Like everyone who served in SEA, including Guam and the Philippines, I was awarded the Vietnam Service Medal (although I never walked in Vietnam, I was in both Laos and Cambodia).  There are some out there who think only Vietnam combat vets should have received that badge.  I disagree, because without the support of those of us in the rear, some of whom died during the hostilities, there would have been many more than 58,000 plus names (when are they going to add those to the list who have subsequently taken their own lives?) on the Vietnam Memorial Wall in D.C. I have occasionally been harassed by combat vets who, upon learning I was in the USAF, make comments such as "did you get any paper cuts?"  I'd like to point out that anyone stationed at any of the four bases in Northeast Thailand ("Issan") was physically closer to Hanoi than those who served in South Vietnam, except for POWs and, perhaps, some special forces.  There were two insurgencies going on in Thailand during my year there...a guerrilla war in Issan similar to those in the rest of SEA, and an Islamic uprising in southern Thailand (not far from Utapao RTAFB).  Bases were occasionally harassed by snipers and sappers like outposts in Vietnam.  As the new guy, I was given perimeter guard duty until the end of the Vietnam conflict, embedded with security personnel as a journalist covering the routines for our base newspaper, the "Sawadee Flyer."  It was scary out there on the perimeter in the dark monsoon nights, concerned not only about guerrillas and bandits, but also tigers, leopards, poisonous snakes and assorted creepy crawlers.  I only learned recently that I was exposed to Agent Orange used to control vegetation in the fire zone of those lonely evenings.  When I was doing public affairs duty elsewhere on and around the base, I also saw some pretty horrible things, such as the remnants of a Thai family killed by an explosion while scavenging in Korat's ordnance dump, and an EC-139E Hercules plane crash that killed the crew (I knew one officer personally) and several Thai villagers, among other less dramatic but equally gruesome accidents and suicide scenes.  You didn't need to be in combat to see blood and gore in the Vietnam Theater of War.

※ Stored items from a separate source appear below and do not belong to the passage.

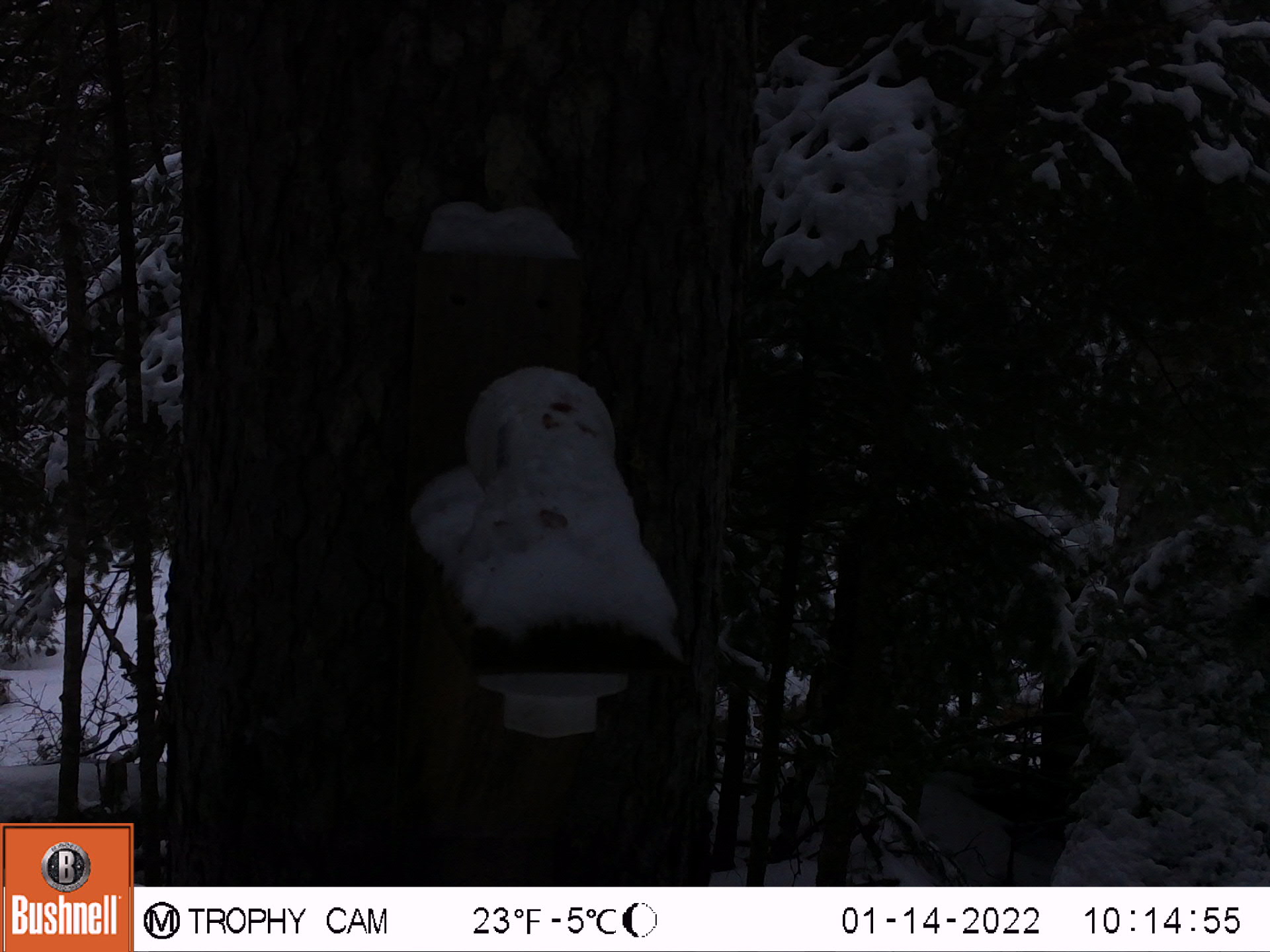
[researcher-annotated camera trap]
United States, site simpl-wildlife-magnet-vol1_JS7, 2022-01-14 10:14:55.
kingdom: Animalia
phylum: Chordata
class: Mammalia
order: Rodentia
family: Sciuridae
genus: Tamiasciurus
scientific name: Tamiasciurus hudsonicus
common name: red squirrel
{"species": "red squirrel (Tamiasciurus hudsonicus)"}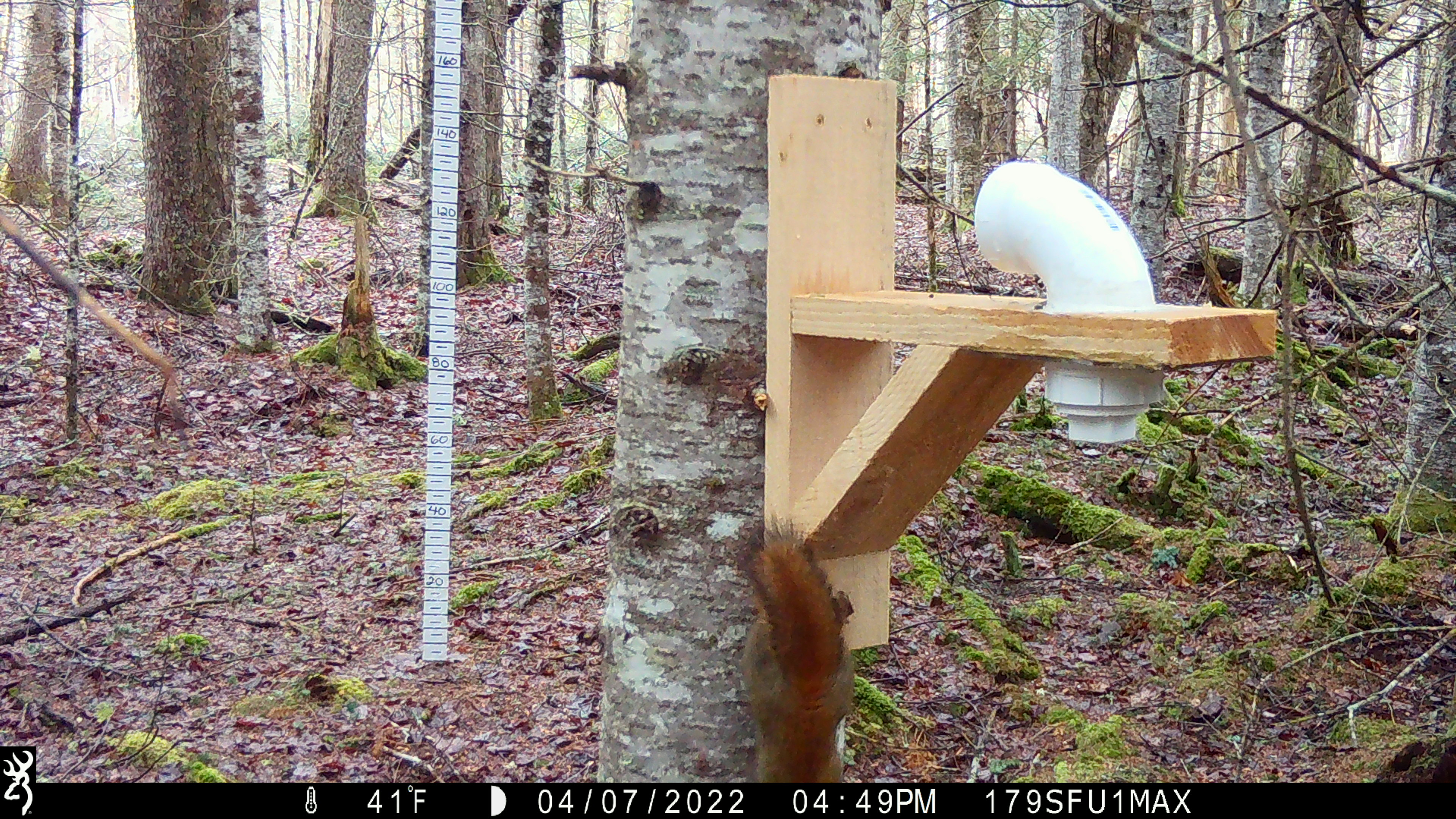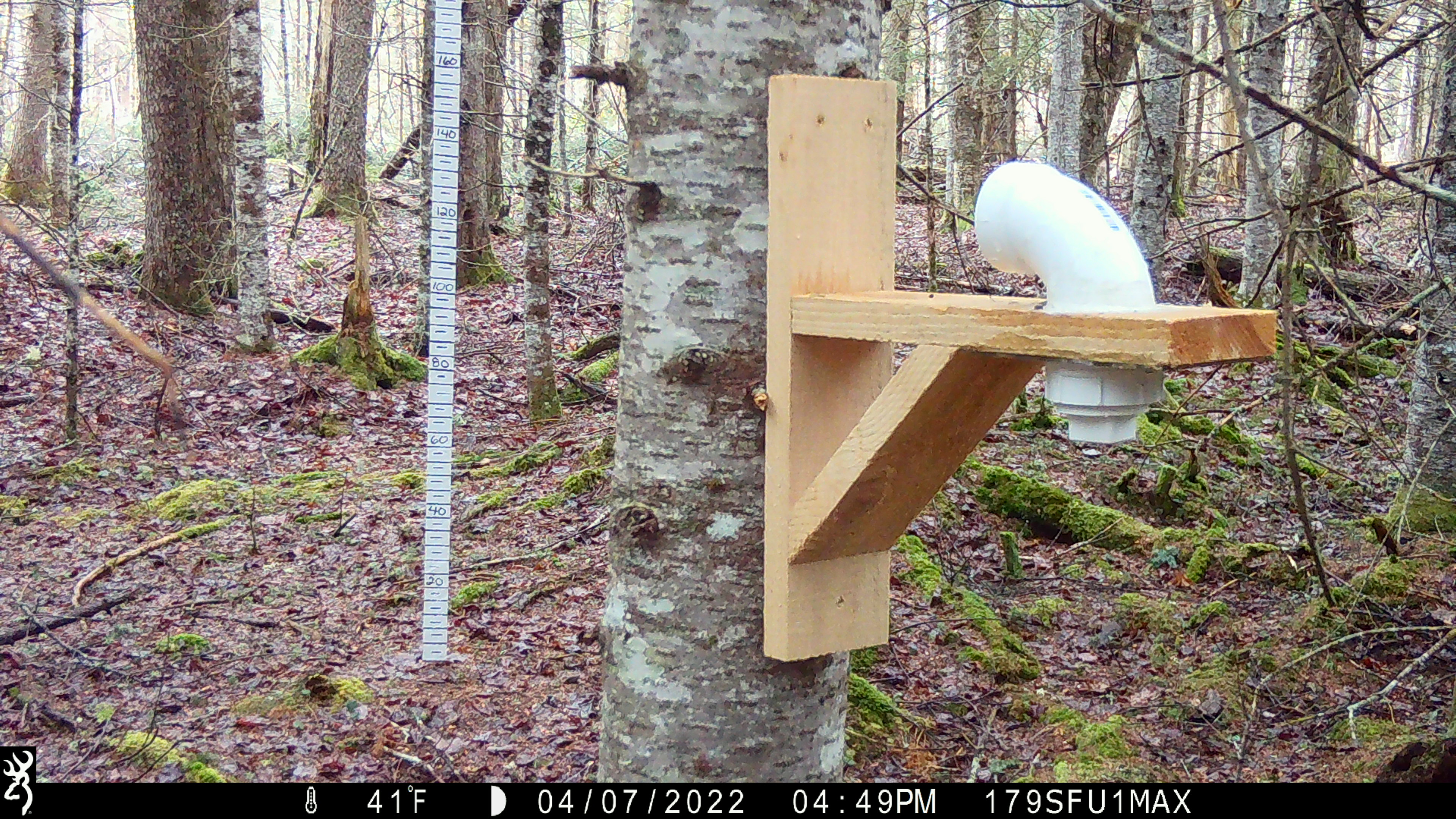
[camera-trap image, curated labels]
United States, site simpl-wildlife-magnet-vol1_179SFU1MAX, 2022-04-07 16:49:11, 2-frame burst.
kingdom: Animalia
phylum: Chordata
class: Mammalia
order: Rodentia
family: Sciuridae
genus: Tamiasciurus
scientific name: Tamiasciurus hudsonicus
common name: red squirrel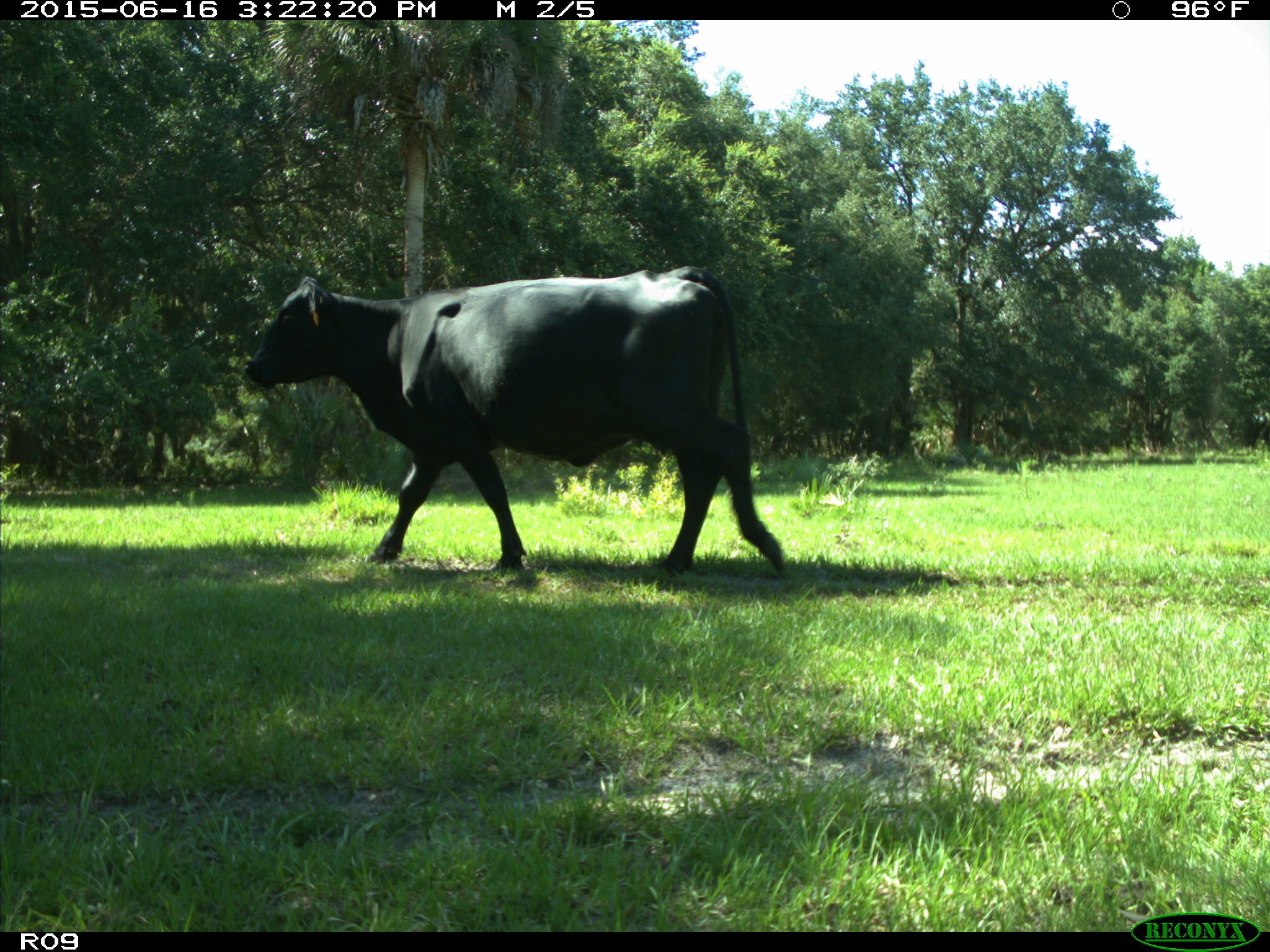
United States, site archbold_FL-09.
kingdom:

One thing I've learned to get past some mental concerns since my year in SEA is to forgive.  I no longer hold any anger at the policy makers and officers who sent so many young people to their death or a crippled future.  I forgive those who headed to Canada or Sweden to avoid the draft, as well as the Viet Cong, NVA regulars and any other enemy combatants.  My only pet peeve now is people who say "Thank you for your service."  I don't want to be thanked for serving in an immoral and unjust war.  I know such people are trying to honor me, so I'm not trying to be too hard on them.  But I'm sure every Vietnam vet, rather than being thanked, would prefer "Welcome home."